Das entspricht ca. 27,2 Prozent der Gesamtbevölkerung. Der Frauenanteil in der Gruppe liegt bei etwa 49 Prozent. Migrantinnen in Deutschland haben unterschiedliche Aufenthaltstitel, einen heterogenen Bildungsstand; ihre Ausgangsbedingungen und Unterstützungssysteme sind genauso unterschiedlich wie das ökonomische und soziale Kapital, welches sie mitbringen. Diese Heterogenität der Migrantinnen erfordert eine differenzierte und ressourcenorientierte Betrachtung, um sie bedarfsgerecht in ihren Bildungs- und Berufslaufbahnen stärken zu können. Aktuelle Statistiken zeigen, dass viele Migrantinnen in Deutschland gut qualifiziert sind. Allein 16 Prozent der Frauen mit Migrationshintergrund verfügen über einen Hochschulabschluss. Die Teilhabe von Migrantinnen am Arbeitsmarkt fällt jedoch anders aus: Frauen mit Migrations- und Fluchtgeschichte sind im Vergleich zu männlichen Migranten und zu inländischen Frauen am wenigsten in den Arbeitsmarkt integriert. Sie sind häufiger arbeitslos, geringfügig oder prekär beschäftigt. Sie sind insbesondere nicht entsprechend ihrer Qualifikationen im Arbeitsmarkt vertreten, obwohl sie ein großes, bislang ungenutztes Potenzial darstellen.
Foto: Julia Baumgart
Zugang zum Arbeitsmarkt – Herausforderungen in
der Praxis
Trotz langjähriger und auch erfolgreicher Aktivitäten zur Beratung, Vermittlung und Qualifizierung einerseits sowie zur interkulturellen Öffnung und Antidiskriminierung andererseits sind Migrantinnen auf dem Arbeitsmarkt nach wie vor unterrepräsentiert.

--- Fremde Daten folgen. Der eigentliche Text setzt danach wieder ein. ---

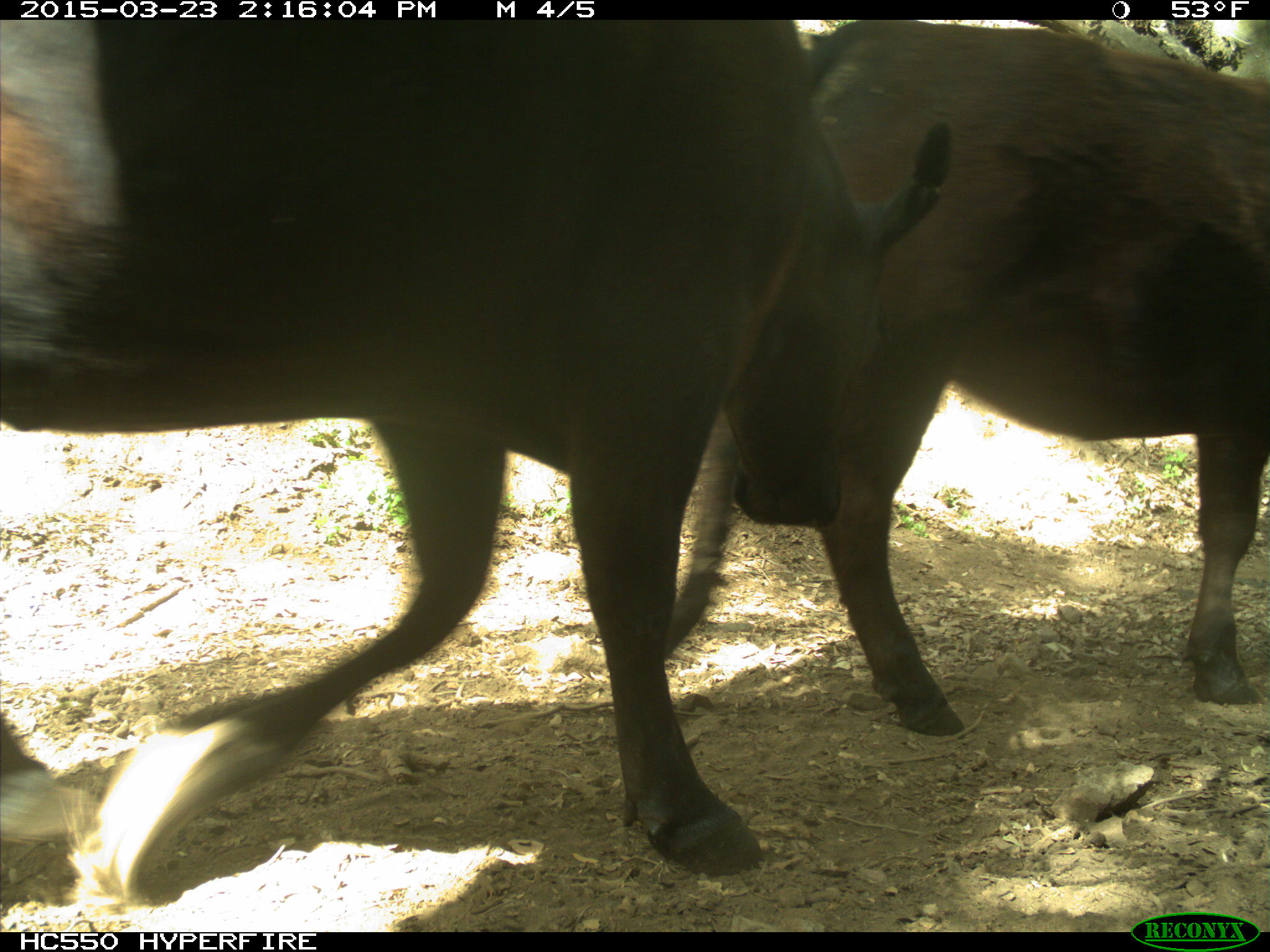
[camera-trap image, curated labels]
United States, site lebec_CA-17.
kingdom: Animalia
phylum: Chordata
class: Mammalia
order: Artiodactyla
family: Bovidae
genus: Bos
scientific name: Bos taurus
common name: domestic cow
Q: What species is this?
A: Bos taurus (domestic cow).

Die Gründe hierfür sind vielfältig:
- fehlende Informationen über das Bildungs- und Beschäftigungssystem sowie über Anerkennungsverfahren und damit verbundene Möglichkeiten;
- sie erfahren Diskriminierung im Bildungs- und Beschäftigungssystem, etwa durch stereotype Vorurteile, die sich auf ihre Herkunftsländer und/oder Religionszugehörigkeit beziehen. Oft werden sie zudem in Beschäftigungsverhältnisse vermittelt, die weit unter ihrem Qualifikationsniveau liegen, obwohl sie eine qualifikationsgerechte
Bildung und Berufslaufbahn anstreben; - die Frauen verfügen nicht über das erforderliche ökonomische und soziale Kapital;
- die Vereinbarkeit von Beruf und Familie ist für sie eine große Herausforderung;
- aufenthalts- und arbeitsrechtliche Hürden sowie
- mangelnde interkulturelle Öffnung bei Teilen der arbeitsmarktrelevanten Akteursgruppen erschweren ihnen den Zugang zu Maßnahmen und zum Arbeitsmarkt.

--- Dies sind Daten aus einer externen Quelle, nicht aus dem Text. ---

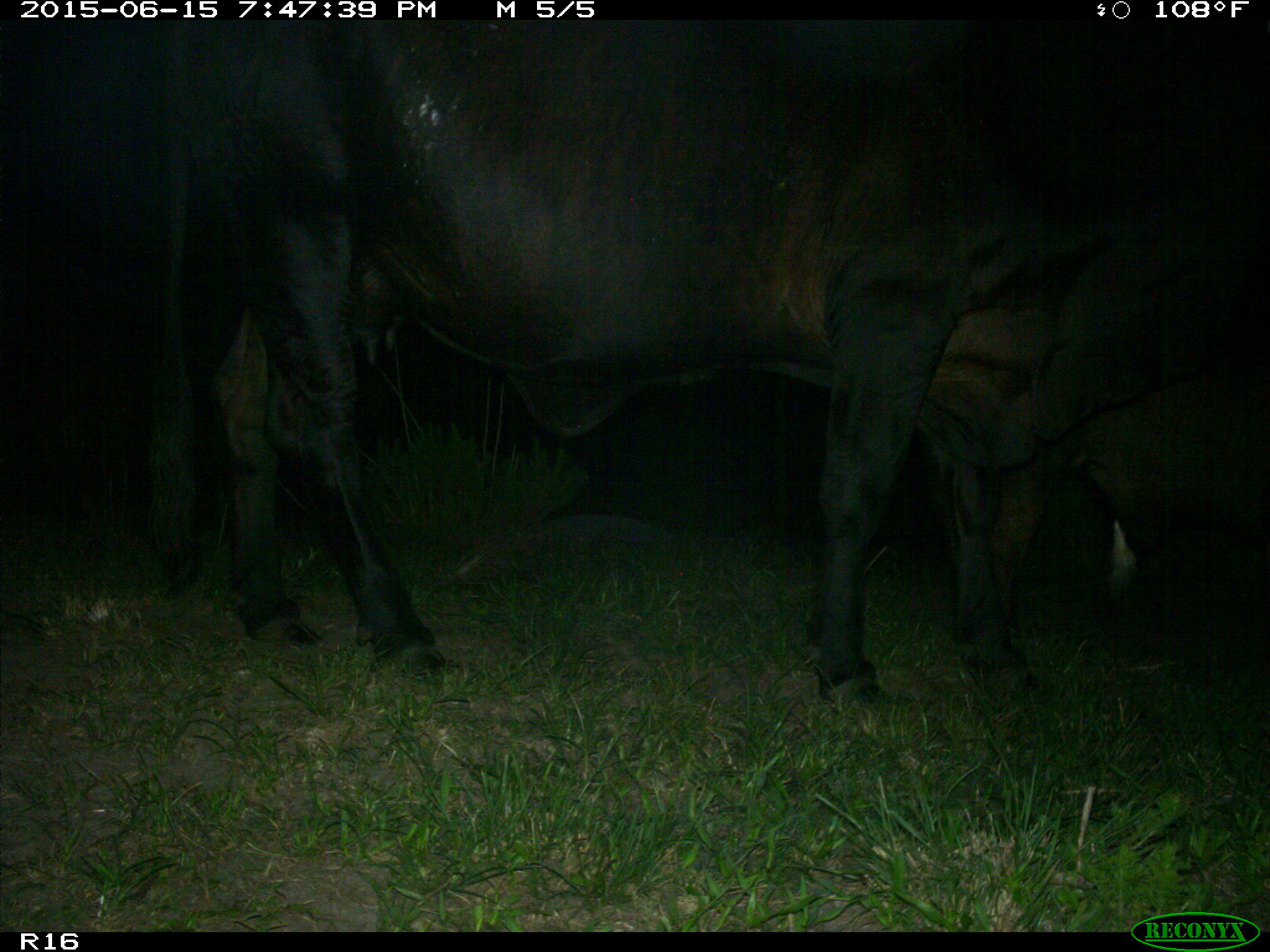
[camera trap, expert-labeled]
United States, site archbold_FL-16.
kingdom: Animalia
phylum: Chordata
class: Mammalia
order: Artiodactyla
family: Bovidae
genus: Bos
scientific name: Bos taurus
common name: domestic cow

MA.i – eine Migrant:innenorganisation mit i-Tüpfelchen
Die Migrant:innenorganisation MA.i e. V. setzt genau hier an. MA.i steht für Migration und Arbeitswelt – interkulturell, innovativ, inklusiv. Hinter dem engagierten Verein steckt eine Migrant:innenorganisation, die sich aktuellen migrations- und arbeitsmarktpolitischen Fragen stellt und tragfähige Lösungen erarbeitet. Dabei haben alle Aktivitäten zum Ziel, die gleichberechtigte Teilhabe von Menschen mit Migrations- und Fluchtgeschichte in der Arbeitswelt sowie in der Gesellschaft und im Bildungsbereich zu ermöglichen.
Mit Projekten „IQ-Beratungsstelle: Anerkennung und Qualifizierung Region Köln“ und „Passgenau – Individuelle
Qualifizierungsbegleitung im Kontext der Anerkennung und Fachkräfteeinwanderung“ im Rahmen des Förderprogramms Integration durch Qualifizierung (IQ) sowie dem Projekt „Let´s Go – Migrantinnen fit für die Arbeitswelt“ im Rahmen des Förderprogramms My Turn – Migrantinnen starten durch, setzt MA.i e.V. bewusst den Schwerpunkt auf die Arbeitsmarktintegration von Frauen mit Migrations- und Fluchtgeschichte.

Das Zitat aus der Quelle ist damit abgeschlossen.